## Short task:
Starting at the line that contains "How far from pixel", retype each line to the end of the listing below. Include both ends, but not the pictures.

## Source records:
+---+
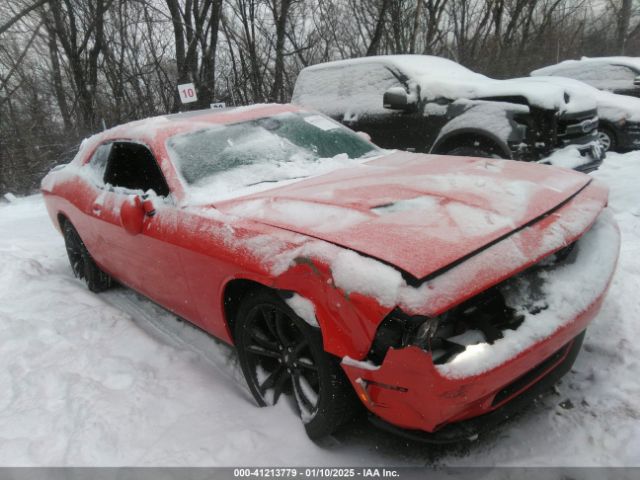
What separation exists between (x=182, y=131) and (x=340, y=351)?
2.10 meters

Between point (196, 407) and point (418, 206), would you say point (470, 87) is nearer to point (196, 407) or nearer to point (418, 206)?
point (418, 206)

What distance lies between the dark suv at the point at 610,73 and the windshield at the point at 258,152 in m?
7.91

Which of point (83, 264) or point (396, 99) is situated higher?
point (396, 99)

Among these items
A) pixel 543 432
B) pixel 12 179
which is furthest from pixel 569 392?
pixel 12 179

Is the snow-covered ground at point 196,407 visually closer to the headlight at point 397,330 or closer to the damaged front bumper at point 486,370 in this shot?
the damaged front bumper at point 486,370

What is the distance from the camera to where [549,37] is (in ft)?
66.0

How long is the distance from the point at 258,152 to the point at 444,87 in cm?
325

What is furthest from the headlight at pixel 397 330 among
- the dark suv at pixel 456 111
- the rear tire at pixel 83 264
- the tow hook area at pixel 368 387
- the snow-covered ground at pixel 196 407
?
the dark suv at pixel 456 111

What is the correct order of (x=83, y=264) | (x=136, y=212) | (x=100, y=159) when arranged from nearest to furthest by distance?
(x=136, y=212)
(x=100, y=159)
(x=83, y=264)

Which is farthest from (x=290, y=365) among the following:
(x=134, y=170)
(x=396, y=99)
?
(x=396, y=99)

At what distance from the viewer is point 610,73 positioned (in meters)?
9.39

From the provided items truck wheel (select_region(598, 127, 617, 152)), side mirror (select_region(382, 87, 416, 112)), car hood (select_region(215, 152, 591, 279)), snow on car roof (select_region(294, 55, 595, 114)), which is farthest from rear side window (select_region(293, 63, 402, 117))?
truck wheel (select_region(598, 127, 617, 152))

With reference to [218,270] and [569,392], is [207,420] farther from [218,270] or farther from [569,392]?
[569,392]

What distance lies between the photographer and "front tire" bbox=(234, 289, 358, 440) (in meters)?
1.99
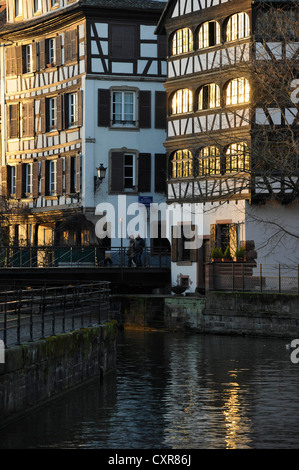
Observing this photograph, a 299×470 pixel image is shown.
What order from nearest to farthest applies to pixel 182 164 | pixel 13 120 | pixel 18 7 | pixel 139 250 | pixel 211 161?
pixel 211 161, pixel 139 250, pixel 182 164, pixel 13 120, pixel 18 7

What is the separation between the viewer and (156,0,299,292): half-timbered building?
40.3 metres

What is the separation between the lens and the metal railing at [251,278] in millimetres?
39000

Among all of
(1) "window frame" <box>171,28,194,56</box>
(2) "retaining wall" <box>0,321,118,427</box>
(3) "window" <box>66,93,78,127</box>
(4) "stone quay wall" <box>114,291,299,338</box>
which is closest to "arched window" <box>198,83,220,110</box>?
(1) "window frame" <box>171,28,194,56</box>

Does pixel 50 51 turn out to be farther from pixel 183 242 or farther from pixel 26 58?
pixel 183 242

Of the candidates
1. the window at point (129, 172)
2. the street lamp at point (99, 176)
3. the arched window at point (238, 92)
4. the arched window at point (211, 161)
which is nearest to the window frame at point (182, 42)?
the arched window at point (238, 92)

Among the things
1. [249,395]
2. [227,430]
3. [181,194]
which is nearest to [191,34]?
[181,194]

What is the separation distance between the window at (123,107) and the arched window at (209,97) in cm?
625

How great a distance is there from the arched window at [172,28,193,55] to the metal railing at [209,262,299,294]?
10.3 meters

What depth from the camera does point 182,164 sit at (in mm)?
45781

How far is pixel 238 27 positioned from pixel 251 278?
33.1 feet

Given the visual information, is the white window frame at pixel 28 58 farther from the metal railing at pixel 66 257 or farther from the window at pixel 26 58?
the metal railing at pixel 66 257

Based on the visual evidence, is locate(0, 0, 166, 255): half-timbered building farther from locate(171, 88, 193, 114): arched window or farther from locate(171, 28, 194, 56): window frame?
locate(171, 88, 193, 114): arched window

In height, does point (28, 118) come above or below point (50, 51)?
below

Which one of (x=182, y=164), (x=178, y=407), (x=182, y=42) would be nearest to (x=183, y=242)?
(x=182, y=164)
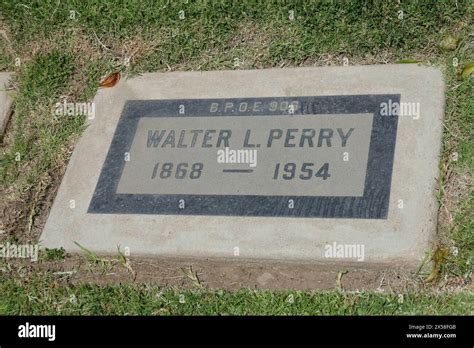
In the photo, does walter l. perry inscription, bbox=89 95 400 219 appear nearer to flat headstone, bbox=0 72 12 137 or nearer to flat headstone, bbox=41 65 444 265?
flat headstone, bbox=41 65 444 265

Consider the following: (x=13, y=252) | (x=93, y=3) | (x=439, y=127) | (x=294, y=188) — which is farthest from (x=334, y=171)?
(x=93, y=3)

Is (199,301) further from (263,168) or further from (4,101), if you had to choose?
(4,101)

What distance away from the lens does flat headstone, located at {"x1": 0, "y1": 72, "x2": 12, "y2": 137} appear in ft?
17.1

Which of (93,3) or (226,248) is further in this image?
(93,3)

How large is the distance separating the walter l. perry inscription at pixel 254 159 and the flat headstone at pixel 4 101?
0.82 metres

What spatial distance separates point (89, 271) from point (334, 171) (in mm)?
1299

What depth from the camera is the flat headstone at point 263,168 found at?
4.05 metres

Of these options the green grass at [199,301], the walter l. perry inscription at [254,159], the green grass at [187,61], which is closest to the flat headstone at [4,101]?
the green grass at [187,61]

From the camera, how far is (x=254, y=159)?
4434mm

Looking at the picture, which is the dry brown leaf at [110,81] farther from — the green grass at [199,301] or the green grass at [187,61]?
the green grass at [199,301]

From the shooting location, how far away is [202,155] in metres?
4.55

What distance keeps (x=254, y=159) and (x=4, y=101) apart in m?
1.80

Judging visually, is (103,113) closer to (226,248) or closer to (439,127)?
(226,248)

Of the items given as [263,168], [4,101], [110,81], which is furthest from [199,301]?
[4,101]
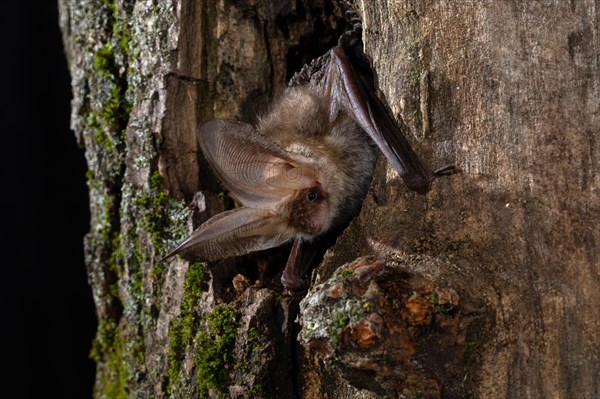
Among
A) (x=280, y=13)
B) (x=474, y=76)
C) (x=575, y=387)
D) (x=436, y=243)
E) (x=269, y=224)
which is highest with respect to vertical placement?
(x=280, y=13)

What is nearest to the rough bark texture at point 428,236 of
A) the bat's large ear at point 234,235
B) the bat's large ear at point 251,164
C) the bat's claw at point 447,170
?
the bat's claw at point 447,170

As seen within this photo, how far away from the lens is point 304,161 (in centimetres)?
263

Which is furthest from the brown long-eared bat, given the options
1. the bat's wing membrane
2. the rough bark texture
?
the rough bark texture

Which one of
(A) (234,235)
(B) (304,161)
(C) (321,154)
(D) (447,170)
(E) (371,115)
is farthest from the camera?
(C) (321,154)

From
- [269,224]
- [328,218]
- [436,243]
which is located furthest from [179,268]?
[436,243]

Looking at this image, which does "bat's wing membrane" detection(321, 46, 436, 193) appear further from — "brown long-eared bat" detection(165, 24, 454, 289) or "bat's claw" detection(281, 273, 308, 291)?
"bat's claw" detection(281, 273, 308, 291)

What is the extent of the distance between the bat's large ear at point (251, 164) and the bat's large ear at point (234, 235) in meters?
0.06

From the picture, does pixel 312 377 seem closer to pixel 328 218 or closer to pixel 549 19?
pixel 328 218

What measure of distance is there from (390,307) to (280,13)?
5.30 feet

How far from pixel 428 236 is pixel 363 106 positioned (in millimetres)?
624

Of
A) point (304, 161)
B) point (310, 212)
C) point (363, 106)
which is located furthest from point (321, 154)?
point (363, 106)

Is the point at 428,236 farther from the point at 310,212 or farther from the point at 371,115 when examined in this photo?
the point at 310,212

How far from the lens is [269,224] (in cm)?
263

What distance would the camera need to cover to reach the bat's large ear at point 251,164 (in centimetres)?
233
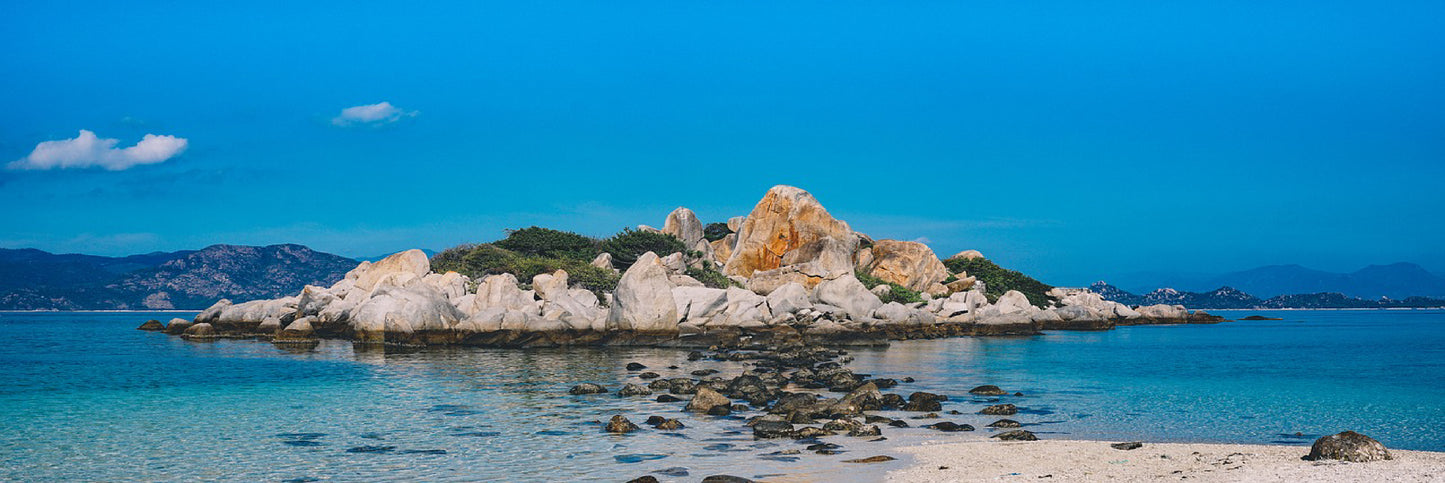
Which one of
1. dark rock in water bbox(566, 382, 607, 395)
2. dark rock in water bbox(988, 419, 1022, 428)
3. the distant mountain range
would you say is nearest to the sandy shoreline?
dark rock in water bbox(988, 419, 1022, 428)

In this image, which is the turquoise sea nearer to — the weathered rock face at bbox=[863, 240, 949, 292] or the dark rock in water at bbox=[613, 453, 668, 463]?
the dark rock in water at bbox=[613, 453, 668, 463]

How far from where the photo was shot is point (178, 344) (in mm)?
52469

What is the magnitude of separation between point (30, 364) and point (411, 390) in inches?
884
+---+
## Task result:
How far from pixel 428 236 is pixel 363 106 positioned (in millimetres)?
624

Of
A) point (304, 161)
B) point (310, 212)
C) point (363, 106)
which is located furthest from point (321, 154)?
point (363, 106)

Is the point at 428,236 farther from the point at 310,212 or farther from the point at 371,115 when examined in this photo?
the point at 310,212

How far from the lens is [269,224] (in cm)?
263

What distance would the camera need to cover to reach the bat's large ear at point 251,164 (in centimetres)?
233
Which one of
1. dark rock in water bbox(566, 382, 607, 395)
2. dark rock in water bbox(988, 419, 1022, 428)
3. the distant mountain range
would you say is nearest to the sandy shoreline?
dark rock in water bbox(988, 419, 1022, 428)

In this image, which is the turquoise sea nearer to — the weathered rock face at bbox=[863, 240, 949, 292] or the dark rock in water at bbox=[613, 453, 668, 463]?
the dark rock in water at bbox=[613, 453, 668, 463]

How far from where the photo was shot is point (178, 344) (in mm)?
52469

What is the magnitude of separation between point (30, 364) and point (411, 390) in inches?
884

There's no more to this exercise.